Sinner, l’antidivo eroe della racchetta. Dalle critiche alla Coppa Davis: Jannik fa innamorare gli italiani
Il 22enne altoatesino ha riportato in patria l’insalatiera che mancava in bacheca dal 1976. Ha battuto anche Djokovic. Schivo e concreto, dice sempre: "Sotto pressione è chi salva vite"
L’innamoramento non è stato immediato. Ma poi la passione, rosso fuoco, si è scatenata facendosi irresistibile. Jannik Sinner è il ragazzo d’oro del nostro sport, il campione che ci mancava da una vita e abbiamo trovato alla porta accanto. Su un confine che possiamo amare senza riserve.
Il Belpaese adora all’unanimità e si coccola l’asso del tennis, anni 22, già nella storia per aver trascinato l’Italtennis riportando la Coppa Davis nella nostra bacheca. E gli chiede eternamente scusa, per quelle critiche piovutegli addosso appena pochi mesi fa – eravamo a settembre – quando il nostro aveva declinato l’invito a dispensare la sua arte in campo nel girone eliminatorio di Bologna. Si accusò il sudtirolese di scarso attaccamento alla maglia della nazionale, dimenticando, non si sa come, che quello della racchetta è uno sport individuale. E che chi gira il mondo di continuo, con ben poche feste santificabili, dovrà pure avere il diritto di rifiatare.

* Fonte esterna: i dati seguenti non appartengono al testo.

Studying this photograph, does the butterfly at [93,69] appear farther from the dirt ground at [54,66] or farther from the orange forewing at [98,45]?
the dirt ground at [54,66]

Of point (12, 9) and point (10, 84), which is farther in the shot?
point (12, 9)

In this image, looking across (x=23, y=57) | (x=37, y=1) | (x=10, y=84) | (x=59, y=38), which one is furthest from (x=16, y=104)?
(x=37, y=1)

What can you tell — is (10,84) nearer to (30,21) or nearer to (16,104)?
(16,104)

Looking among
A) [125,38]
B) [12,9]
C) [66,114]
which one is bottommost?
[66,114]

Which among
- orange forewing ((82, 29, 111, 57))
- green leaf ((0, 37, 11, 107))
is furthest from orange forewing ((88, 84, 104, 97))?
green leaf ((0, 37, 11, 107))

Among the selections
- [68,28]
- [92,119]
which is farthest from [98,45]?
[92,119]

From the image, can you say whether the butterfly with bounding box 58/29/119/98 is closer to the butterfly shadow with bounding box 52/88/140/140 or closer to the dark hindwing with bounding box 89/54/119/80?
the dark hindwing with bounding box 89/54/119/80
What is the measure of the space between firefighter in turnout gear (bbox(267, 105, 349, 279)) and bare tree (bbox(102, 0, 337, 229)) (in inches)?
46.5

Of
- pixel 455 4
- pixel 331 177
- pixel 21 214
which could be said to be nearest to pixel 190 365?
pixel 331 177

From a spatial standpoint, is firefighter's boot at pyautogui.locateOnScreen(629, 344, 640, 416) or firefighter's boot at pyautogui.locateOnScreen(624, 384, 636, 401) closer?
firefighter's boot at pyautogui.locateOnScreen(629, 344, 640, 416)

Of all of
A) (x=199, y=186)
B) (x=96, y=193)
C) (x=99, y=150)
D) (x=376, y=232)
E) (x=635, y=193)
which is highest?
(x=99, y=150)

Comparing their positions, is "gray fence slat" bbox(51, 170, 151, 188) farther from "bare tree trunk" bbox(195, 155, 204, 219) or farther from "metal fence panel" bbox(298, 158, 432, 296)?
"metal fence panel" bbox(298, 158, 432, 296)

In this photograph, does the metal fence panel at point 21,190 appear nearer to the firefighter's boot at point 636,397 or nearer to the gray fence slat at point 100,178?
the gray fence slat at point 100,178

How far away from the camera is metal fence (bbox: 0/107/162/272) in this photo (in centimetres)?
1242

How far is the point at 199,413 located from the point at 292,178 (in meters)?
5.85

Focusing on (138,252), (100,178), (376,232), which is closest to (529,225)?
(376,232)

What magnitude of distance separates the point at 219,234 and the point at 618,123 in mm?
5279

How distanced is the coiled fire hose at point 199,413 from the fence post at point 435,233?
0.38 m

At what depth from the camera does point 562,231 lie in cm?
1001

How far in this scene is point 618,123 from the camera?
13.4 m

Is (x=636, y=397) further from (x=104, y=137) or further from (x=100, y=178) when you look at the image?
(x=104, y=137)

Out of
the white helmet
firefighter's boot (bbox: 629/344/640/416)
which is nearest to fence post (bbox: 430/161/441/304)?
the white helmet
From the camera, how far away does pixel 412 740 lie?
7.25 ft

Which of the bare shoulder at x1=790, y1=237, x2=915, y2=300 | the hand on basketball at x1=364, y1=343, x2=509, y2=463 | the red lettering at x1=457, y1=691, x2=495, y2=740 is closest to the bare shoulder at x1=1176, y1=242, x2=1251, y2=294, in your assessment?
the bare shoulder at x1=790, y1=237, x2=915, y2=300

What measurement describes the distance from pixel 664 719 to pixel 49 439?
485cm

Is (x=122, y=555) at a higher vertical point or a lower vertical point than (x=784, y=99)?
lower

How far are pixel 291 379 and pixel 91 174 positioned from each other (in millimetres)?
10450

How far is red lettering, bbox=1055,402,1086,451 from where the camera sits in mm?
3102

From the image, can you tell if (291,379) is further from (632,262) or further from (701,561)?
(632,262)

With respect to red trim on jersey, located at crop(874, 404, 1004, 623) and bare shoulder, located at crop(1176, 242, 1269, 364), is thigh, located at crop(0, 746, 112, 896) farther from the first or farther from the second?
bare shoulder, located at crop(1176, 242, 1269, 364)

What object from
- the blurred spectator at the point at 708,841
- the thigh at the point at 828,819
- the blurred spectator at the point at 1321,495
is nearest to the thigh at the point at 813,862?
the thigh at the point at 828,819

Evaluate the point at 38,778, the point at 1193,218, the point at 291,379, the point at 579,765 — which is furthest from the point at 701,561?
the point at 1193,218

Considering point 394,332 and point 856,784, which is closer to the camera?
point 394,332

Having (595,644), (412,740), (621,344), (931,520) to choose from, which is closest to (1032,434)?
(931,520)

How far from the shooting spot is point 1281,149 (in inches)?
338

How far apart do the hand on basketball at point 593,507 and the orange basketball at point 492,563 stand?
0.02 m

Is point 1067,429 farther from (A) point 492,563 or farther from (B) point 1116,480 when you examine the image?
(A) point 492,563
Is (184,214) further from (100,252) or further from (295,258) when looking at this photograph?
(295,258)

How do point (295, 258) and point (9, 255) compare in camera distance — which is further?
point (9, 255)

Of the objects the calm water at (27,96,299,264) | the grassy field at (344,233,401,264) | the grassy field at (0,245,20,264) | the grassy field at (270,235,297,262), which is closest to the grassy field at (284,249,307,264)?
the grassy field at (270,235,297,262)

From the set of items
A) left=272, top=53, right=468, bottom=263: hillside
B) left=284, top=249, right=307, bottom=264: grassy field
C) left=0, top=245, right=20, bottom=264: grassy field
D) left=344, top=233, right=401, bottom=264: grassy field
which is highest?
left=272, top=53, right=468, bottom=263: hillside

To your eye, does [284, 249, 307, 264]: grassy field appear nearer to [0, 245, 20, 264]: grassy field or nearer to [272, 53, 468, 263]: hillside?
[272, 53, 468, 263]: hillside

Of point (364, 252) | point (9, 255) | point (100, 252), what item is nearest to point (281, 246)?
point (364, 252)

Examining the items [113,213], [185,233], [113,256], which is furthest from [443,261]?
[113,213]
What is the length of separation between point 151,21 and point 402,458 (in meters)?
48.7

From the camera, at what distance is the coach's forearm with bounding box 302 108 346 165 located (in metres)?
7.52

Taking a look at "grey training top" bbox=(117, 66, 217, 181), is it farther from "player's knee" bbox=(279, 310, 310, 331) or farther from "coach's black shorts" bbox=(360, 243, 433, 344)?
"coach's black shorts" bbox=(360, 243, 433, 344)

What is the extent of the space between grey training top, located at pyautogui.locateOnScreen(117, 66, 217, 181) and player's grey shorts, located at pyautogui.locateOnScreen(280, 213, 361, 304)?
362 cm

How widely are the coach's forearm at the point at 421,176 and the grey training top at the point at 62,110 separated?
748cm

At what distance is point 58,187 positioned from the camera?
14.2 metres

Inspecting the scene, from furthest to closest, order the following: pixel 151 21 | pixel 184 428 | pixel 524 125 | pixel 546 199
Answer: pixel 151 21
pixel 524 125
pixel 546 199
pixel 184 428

Ci ha pensato lui a zittire gli stroncatori in servizio permanente effettivo. Il trionfo a Pechino sfatando il tabù Medvedev in finale, subito dopo aver battuto ancora Alcaraz, ha fatto da anticamera al novembre memorabile iniziato con il secondo posto alle Atp Finals di Torino, e culminato con la conquista dell’Insalatiera che non facevamo nostra dal 1976.
Le racchettate del ragazzo di Sesto scalfiscono e poi fanno cadere miti, oltre che steccati. Ne sa qualcosa l’eterno Novak Djokovic, sconfitto a Torino da Sinner nel girone, ma poi rifattosi con gli interessi in finale. ’Nole’ però ha ceduto ancora al baby-campione altoatesino proprio nell’ultimo atto di Davis, tanto in singolare quanto in doppio. È stata la definitiva epifania del ragazzo cresciuto nell’aria pura della Val Pusteria, e coi valori veri e precisi impartiti da papà Hanspeter e mamma Siglinde. Uno che paragona le difficoltà del proprio sport alla disciplina della cucina, avendo bene a mente l’orgogliosa fatica dei suoi genitori nel lavorare in rifugio.
Quando Jannik colpisce la palla riesce a imprimere una forza che è riservata solo ai fuoriclasse, un ossimoro costante vista la sua muscolatura contenuta. Anche il suono dell’impatto è diverso da tutti gli altri. Come è differente lui, rispetto alle stelle che sul campo mettono spesso un ego extra large, offrendo solo col contagocce spontaneità e simpatia. Jannik è agonista puro, ma con poche sovrastrutture. Fin da giovanissimo, ha investito su se stesso andando ad allenarsi a Bordighera, a 700 chilometri da casa. Quando gli si chiede delle pressioni che deve vincere, risponde candidamente che quelle vere le subiscono i medici che devono salvare vite, così come chi tiene famiglia e deve assicurare pranzo e cena per tutti, giorno dopo giorno.
La concretezza di Jannik è a tratti spiazzante per un popolo di tifosi assuefatto alla retorica, all’enfasi, all’iperbole. Ma proprio per questo la nascita del fenomeno Sinner è stata una doppia rivelazione. Col suo sorriso emozionato di Torino, lui ha dimostrato di essere entrato in totale sintonia con una platea di tifosi liberatasi di ogni pregiudizio. E l’Italia ha subito compreso di doversi ispirare a questo giovanissimo dal talento smisurato e dall’animo forte e gentile. Adriano Panatta si dice sollevato per il fatto che qualcuno, finalmente, lo ha eguagliato nei risultati, e sa che il Rosso potrà andare ancora oltre. Già in Australia, per l’Open, ci aspettiamo da Jannik cose dell’altro mondo.